China, India, Singapore and Indonesia offer Asia's best stock investment opportunities outside of Japan, while South Korea, Malaysia and Thailand have the least appeal, J.P. Morgan Asset Management said on Wednesday.
The outlook for global equities in general is positive because corporate earnings are strong, inflation is subdued and global growth remains on track, added Geoff Lewis, head of investment services at JF Asset Management, which had more than US $26 billion in assets under management at the end of the first quarter.
The company is part of the fund management arm of J.P. Morgan Chase & Co, which had US $873 billion in assets under management as of March 31.
"Everybody is expecting that markets will be weak over the summer.
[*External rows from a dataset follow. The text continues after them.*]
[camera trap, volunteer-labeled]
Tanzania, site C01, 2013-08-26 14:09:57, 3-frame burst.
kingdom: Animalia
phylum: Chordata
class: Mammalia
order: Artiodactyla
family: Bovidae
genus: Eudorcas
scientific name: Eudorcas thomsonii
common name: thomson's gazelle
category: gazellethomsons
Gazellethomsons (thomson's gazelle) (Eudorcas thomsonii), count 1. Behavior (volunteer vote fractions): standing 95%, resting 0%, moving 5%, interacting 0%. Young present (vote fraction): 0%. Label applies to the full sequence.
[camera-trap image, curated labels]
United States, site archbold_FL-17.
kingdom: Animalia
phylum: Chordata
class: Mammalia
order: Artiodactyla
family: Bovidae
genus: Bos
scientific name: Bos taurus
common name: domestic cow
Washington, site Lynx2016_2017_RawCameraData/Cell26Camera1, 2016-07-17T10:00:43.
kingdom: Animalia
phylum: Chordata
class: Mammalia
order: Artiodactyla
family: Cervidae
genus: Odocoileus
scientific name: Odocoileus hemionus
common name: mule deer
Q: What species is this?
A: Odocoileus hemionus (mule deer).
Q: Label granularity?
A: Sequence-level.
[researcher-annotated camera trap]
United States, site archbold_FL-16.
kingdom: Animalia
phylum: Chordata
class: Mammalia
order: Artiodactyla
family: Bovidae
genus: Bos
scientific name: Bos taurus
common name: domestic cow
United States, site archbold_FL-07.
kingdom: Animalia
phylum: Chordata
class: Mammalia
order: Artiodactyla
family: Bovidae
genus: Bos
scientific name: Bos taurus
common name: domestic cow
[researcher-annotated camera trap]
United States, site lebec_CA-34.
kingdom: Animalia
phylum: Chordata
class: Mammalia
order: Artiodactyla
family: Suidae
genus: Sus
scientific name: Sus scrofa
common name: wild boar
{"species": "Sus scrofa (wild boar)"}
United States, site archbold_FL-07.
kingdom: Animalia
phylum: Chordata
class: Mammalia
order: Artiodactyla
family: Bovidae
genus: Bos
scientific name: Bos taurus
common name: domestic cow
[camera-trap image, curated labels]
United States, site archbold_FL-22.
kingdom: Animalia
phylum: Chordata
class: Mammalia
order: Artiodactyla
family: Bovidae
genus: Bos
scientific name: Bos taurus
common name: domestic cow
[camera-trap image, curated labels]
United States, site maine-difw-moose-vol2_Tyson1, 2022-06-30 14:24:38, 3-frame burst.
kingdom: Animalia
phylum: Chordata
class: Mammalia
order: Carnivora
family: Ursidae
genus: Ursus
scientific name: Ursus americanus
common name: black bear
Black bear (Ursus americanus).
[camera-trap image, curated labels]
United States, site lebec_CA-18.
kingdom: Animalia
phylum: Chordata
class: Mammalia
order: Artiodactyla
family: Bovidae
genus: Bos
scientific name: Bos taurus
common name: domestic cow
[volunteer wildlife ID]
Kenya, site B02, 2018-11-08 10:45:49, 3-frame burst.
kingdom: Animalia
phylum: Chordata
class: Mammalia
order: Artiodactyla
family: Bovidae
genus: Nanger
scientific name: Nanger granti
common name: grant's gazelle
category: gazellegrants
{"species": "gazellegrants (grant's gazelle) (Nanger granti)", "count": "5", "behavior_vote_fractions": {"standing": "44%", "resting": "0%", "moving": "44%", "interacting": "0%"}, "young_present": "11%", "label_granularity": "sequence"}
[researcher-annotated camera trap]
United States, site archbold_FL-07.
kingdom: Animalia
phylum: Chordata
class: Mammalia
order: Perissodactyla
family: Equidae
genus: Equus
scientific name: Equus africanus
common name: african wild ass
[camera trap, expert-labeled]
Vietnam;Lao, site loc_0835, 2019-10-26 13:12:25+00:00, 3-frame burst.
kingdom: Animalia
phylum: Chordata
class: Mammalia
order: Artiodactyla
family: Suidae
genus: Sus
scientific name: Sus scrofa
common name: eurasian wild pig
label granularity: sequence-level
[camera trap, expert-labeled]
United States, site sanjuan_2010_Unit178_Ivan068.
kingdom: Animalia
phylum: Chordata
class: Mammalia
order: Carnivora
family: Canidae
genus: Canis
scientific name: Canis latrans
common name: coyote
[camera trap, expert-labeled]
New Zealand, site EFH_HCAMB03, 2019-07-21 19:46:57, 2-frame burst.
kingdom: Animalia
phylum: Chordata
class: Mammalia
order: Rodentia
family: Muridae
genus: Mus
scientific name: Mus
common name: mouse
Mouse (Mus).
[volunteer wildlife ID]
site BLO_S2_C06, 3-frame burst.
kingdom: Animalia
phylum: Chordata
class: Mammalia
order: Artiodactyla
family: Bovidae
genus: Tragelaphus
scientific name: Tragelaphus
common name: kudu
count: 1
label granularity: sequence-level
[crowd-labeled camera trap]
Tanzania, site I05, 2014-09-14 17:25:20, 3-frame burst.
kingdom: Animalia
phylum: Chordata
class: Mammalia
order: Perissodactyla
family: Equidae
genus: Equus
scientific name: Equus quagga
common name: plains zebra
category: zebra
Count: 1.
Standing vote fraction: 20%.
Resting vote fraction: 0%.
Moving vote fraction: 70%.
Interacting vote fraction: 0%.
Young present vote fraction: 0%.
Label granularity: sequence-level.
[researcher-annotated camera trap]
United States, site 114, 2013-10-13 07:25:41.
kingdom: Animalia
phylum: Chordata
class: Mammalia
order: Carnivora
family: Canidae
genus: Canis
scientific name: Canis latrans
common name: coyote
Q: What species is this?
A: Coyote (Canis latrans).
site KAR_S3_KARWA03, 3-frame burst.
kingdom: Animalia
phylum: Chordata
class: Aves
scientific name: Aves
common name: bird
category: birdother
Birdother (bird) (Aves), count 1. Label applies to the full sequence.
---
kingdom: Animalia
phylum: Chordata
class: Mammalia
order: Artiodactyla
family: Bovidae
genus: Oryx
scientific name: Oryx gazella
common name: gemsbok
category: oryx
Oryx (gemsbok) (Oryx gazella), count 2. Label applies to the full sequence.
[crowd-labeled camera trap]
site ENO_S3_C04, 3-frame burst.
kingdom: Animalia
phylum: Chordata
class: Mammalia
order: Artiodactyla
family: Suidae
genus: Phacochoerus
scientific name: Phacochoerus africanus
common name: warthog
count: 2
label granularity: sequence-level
We think it would be wrong to be underweight because we have seen a correction in markets, quite a decent-sized one. We don't think there's another major leg coming," he told a media briefing in Hong Kong.
"We think it's more likely that markets will slowly grind higher, but we can't see there's a strong catalyst, not until the Fed has come out and said it's done its work." The fund industry executive said there was a "strong chance" of a fourth-quarter stock market rally, once investor concerns about inflation and rising interest rates had calmed.
Global stock markets as measured by the MSCI World Index have fallen almost 11 percent since hitting a record high on May 8, partly on concern inflation could accelerate and prompt aggressive tightening by central banks.
"We see this correction definitely as a mid-cycle pullback from overbought levels ... we don't see a major deterioration in fundamentals," he said. "If there was further equity weakness, we would want to increase exposure to equities and use up our cash allocation."
Within Asian markets outside of Japan, valuations are relatively attractive, though investors should favour stocks geared to domestic demand over cyclical issues, said Grace Tam, manager for investment services with JF Asset Management.
The firm is overweight China, India, Singapore and Indonesia, neutral on Hong Kong, Australia, the Philippines and Taiwan, and underweight South Korea, Malaysia, Thailand and New Zealand.
Tam said strong income growth should support domestic demand in China, while the second-quarter selloff in Indian stocks had made their valuations more attractive for long-term investors. Less-volatile Singapore was rich in stock picks, she added. By contrast, the firm found few stocks it liked in Malaysia and was pessimistic about corporate profits in South Korea.